Complete the following
[1] In the piece on corporate market concentration, what share of men's razors does Procter and Gamble control?
[2] Carry on the piece on corporate market concentration from the point where it stops.

Selected extract

Cross-posted at Reports from the Economic Front.

Market advocates have had their way for years now and one of the consequences has been the growing dominance of industry after industry by a select few powerful corporations.  In short, unchecked competition can and does produce its opposite: monopoly.

As John Bellamy Foster, Robert W. McChesney, and R. Jamil Jonna explain:

This [development] is anything but an academic concern. The economic defense of capitalism is premised on the ubiquity of competitive markets, providing for the rational allocation of scarce resources and justifying the existing distribution of incomes. The political defense of capitalism is that economic power is diffuse and cannot be aggregated in such a manner as to have undue influence over the democratic state. Both of these core claims for capitalism are demolished if monopoly, rather than competition, is the rule.

The chart below highlights the rise, especially since the 1980s, in both the number and percentage of U.S. manufacturing industries in which four firms account for more than 50% of sales.

Number and Percentage of U.S. Manufacturing Industries in which Largest Four Companies Accounted for at Least 50 Percent of Shipment Value in Their Industries, 1947-2007:

As the table below shows, the concentration of market power is not confined to manufacturing.

Percentage of Sales for Four Largest Firms in Selected U.S. Retail Industries:

Industry (NAICS code)  1992    1997    2002    2007
Food & beverage stores (445)  15.4    18.3    28.2    27.7
Health & personal care stores (446)  24.7    39.1    45.7    54.4
General merchandise stores (452)  47.3    55.9    65.6    73.2
Supermarkets (44511)  18.0    20.8    32.5    32.0
Book stores (451211)  41.3    54.1    65.6    71.0
Computer & software stores (443120)  26.2    34.9    52.5    73.1

As impressive as these concentration trends may be, they actually understate the market power exercised by leading U.S. firms because many of these firms are conglomerates and active in more than one industry.  The next chart provides some flavor for overall concentration trends by showing the growing share of total business revenue captured by the top two hundred U.S. corporations.  Notice the sharp rise since the 1990s.

Revenue of Top 200 U.S. Corporations as Percentage of Total Business Revenue, U.S. Economy, 1950–2008:

These are general trends.  Here, thanks to Zocalo (which draws on the work of Barry Lynn), we get a picture of the market dominance of just one corporation–Procter and Gamble.  This corporation controls:

  • More than 75 percent of men’s razors
  • About 60 percent of laundry detergent
  • Nearly 60 percent of dishwasher detergent
  • More than 50 percent of feminine pads
  • About 50 percent of toothbrushes
  • Nearly 50 percent of batteries
  • Nearly 45 percent of paper towels, just through the Bounty brand
  • Nearly 40 percent of toothpaste
  • Nearly 40 percent of over-the-counter heartburn medicines
  • Nearly 40 percent of diapers.

Given information
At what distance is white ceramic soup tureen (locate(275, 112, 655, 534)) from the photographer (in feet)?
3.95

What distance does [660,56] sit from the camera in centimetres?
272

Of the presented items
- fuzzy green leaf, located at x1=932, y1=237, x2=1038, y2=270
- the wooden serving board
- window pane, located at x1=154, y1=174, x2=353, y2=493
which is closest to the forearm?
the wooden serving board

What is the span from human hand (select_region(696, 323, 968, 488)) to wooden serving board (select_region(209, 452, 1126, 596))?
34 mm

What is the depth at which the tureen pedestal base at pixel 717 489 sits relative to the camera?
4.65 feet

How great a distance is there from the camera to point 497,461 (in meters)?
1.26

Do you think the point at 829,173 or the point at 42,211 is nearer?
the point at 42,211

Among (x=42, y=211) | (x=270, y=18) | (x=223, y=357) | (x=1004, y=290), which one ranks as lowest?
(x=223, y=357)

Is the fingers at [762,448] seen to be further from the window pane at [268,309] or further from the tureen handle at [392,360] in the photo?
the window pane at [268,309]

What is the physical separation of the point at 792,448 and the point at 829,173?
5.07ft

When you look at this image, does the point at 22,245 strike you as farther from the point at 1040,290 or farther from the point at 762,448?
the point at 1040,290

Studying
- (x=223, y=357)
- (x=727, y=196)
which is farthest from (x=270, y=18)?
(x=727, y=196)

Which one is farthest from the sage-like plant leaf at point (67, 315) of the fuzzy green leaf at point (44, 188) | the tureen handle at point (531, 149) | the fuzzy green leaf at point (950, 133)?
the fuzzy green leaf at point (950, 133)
--
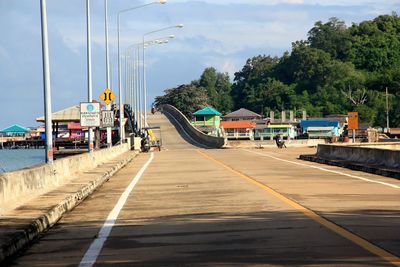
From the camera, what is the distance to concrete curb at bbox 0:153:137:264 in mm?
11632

Task-by-task outputs
[1] More than 75 percent.

[2]
  • About 33 percent of shampoo, coffee, and toilet paper

A recent Huffington Post blog post, which includes the following infographic from the French blog Convergence Alimentaire, makes clear that Procter and Gamble, as big as it is, is just one member of a small but powerful group of multinationals that dominate many consumer markets.   The blog post states: “A ginormous number of brands are controlled by just 10 multinationals… Now we can see just how many products are owned by Kraft, Coca-Cola, General Mills, Kellogg’s, Mars, Unilever, Johnson & Johnson, P&G and Nestlé. ”   See here for a bigger version of the infographic.

And, it is not just the consumer goods industry that’s highly concentrated.  As the Huffington Post also noted: “Ninety percent of the media is now controlled by just six companies, down from 50 in 1983…. Likewise, 37 banks merged to become JPMorgan Chase, Bank of America, Wells Fargo and CitiGroup in a little over two decades, as seen in this 2010 graphic from Mother Jones.”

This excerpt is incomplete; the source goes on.